YEARS AGO, a friend from India, whose company I enjoyed, taught me invaluable lessons about Indian culture.
These brief doses of real life in the course of casual conversation were entirely unsolicited. At the time, I had only a rosy view of a country I had never visited and was unlikely ever to visit. Everyone from India was, to me, an exemplar of Gandhi-like detachment and homespun simplicity, my ideas being largely derived from movies. It’s not that these positive impressions are without basis in reality. Not at all. I have known genuine exemplars of this simplicity and detachment. But my friend taught me a bit about the underside of Indian character that was unknown to me.

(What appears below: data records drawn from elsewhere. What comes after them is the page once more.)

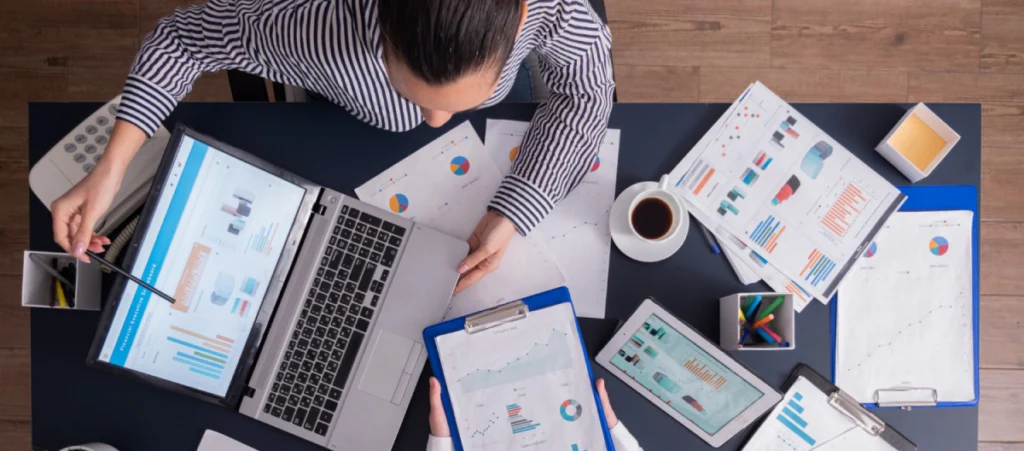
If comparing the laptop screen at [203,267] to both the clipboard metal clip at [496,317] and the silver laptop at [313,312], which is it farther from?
the clipboard metal clip at [496,317]

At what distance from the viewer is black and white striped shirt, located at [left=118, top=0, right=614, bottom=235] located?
0.85 meters

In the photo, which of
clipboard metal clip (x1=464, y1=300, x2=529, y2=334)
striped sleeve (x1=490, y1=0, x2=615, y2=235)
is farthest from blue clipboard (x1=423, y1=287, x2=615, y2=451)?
striped sleeve (x1=490, y1=0, x2=615, y2=235)

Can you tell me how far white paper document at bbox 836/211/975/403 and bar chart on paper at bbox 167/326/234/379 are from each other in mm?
966

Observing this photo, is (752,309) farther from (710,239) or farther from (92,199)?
(92,199)

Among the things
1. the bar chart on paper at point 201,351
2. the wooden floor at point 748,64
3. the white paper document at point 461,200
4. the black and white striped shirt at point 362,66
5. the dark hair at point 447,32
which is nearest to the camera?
the dark hair at point 447,32

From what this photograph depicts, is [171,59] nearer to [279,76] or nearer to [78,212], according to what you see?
[279,76]

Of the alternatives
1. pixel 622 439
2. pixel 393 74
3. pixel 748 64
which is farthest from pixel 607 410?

For instance, my friend told me:
— Lying is a way of life in India. Lies (and haggling) are a routine part of doing business, but also are a sort of everyday sport. If a visitor gets in a taxi, the driver will almost always lie about the best way to get where the customer is going. Constant lying is interwoven into everyday existence. This works out reasonably well for other Indians because they know everyone lies, but does not work out well for people accustomed to honesty. She was amazed at how little Americans appreciated that their own culture did not condone routine lying.
— Middle-class Indians are highly ambitious for their children and view education as a competition. The concept of learning for learning’s sake is not appealing to them.
— Indians are status-conscious and materialistic.
— Indians who live in this country and have gained citizenship will almost always vote Democratic, even when they embrace conservative family values, because they see the Republican Party as representing white Americans and thus against their best interests as a “minority.”
— Indians are relativists when it comes to religion. There is no such thing as truth, only different “paths.”
These are a few lessons that stuck with me. They unsettled my inclination to see only the good side. The number of Indians in North America is growing astronomically. Americans must understand the culture they are bringing with them.